Implementation Notes

Using XML File Extensions to Develop a Custom Import Module

The client of vteam #614 has a multi-tenant (SAAS based) system known as ePCRElectronic Patient Care Reporting. It deals with the collection of patient information data either by adding it manually or using import module. The import module objective is to import valuable information from the relevant legacy system in a standardized XML format.

In the SAAS environment, there exists a great chance of data loss either using manual approach or import module. Reason being that multiple administrators (users) will be accessing this system on parallel basis. Therefore, memory and resource (s) utilization needs to be optimized in an efficient way to achieve optimal performance (while collecting information).

Additionally, the isolation of each tenant’s data needs to be ensured. Reason being that other common import modules do not guarantee about the data loss during their import process.

Solution

Using XML extensions, vteams engineer Naeem Mushtaq efficiently developed a specialized import module for the ePCR system to obtain the desired output (for a SAAS based environment).

The newly developed unique data import wizard consisted of the following three major steps:

1– XML File Uploading

Before uploading the XML files, their format, up-loadable size and standardized content must be validated.
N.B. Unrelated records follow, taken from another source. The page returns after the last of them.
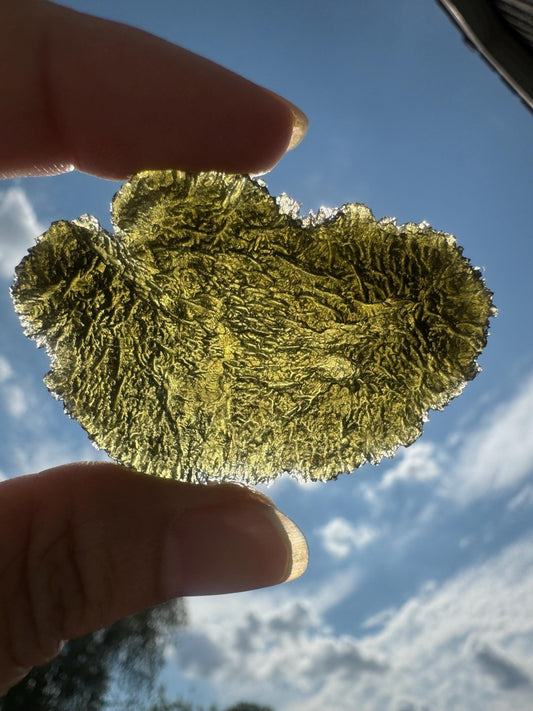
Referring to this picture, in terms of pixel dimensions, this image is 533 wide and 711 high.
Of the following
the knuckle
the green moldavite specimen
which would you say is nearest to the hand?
the knuckle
The system would then generate relevant error notifications against each false validation on user’s screen.

The import wizard would then rename the uploaded files in a way by which only the files of that particular tenant would go through further steps of the import process.

Once the files were uploaded successfully, the wizard would take the user to the next step.

2– XML File Splitting

In this step, the wizard would then get the particular Tenant’s uploaded files (with modified names) and divide them into multiple chunks of equal size (by ensuring the distribution of files containing the correct parent XML sliced elements). It means that if a file is split into 10 chunks, then automatically it will manage the file slicing in a way that the parent nodes/elements are not broken.
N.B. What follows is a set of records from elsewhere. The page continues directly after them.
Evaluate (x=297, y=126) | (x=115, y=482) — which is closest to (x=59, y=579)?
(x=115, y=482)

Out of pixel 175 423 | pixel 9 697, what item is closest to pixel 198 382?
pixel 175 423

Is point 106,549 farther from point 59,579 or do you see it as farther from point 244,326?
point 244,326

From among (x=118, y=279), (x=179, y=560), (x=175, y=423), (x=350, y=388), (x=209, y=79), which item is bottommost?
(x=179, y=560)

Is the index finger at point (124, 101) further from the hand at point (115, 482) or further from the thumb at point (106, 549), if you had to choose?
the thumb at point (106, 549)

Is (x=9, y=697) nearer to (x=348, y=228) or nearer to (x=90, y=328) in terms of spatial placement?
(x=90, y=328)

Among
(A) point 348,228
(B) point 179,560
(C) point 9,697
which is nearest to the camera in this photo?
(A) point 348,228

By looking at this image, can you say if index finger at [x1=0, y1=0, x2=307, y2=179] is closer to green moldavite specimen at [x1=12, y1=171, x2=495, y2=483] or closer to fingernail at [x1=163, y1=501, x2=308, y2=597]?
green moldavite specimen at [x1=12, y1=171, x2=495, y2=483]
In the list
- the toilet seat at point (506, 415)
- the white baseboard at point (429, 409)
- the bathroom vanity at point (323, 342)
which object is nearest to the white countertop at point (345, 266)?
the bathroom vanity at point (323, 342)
The wizard would then present the information of all the chunks of those particular files to the user interacting with the wizard.
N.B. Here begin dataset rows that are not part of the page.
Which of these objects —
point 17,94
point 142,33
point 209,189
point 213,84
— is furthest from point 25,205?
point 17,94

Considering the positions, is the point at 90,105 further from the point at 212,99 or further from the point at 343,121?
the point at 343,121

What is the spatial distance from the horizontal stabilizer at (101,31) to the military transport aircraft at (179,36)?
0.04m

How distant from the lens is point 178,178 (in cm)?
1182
At the end of this step, the user would be able to see the information of all the chunks divided from their original uploaded files.

3– XML File Chunks Importing

In this step, the chunks of all files would be imported one by one using AJAX technique. The system would get the first chunk and present it to the XML file reader (developed by vteam #614).

The XML file reader would then process that chunk. It would read only one parent node along with its nested children nodes in the memory (ensuring less memory consumption). At the same time, it would import the information from the parent node which was loaded in the memory.

Additionally, the ePCR system would apply Transaction technique to import the code-block by ensuring the rollback of the data (which was entered) in case of database transaction failure. The import process would continue until all the parent nodes from the chunks of a single file are imported.

The system would then notify the user about the successful import of a single file chunks through notification against the information (of that file chunk) which was presented to the user in the second step of the wizard.

The system would now take the second chunk of that particular file and go through the import process for it (second chunk). The same process would apply on the remaining chunks of files (until all the files would import successfully).

The wizard would ensure that other processes would not be halted. Also, it would ensure the usage of less resources.

Conclusion

By applying these optimal techniques, vteam #614 saved the data of ePCR system from any possible data loss efficiently. As a result, an optimized and efficient bulk medical data importing wizard was achieved for a Multi-Tenant environment (SAAS based) as it consumed less memory and resources.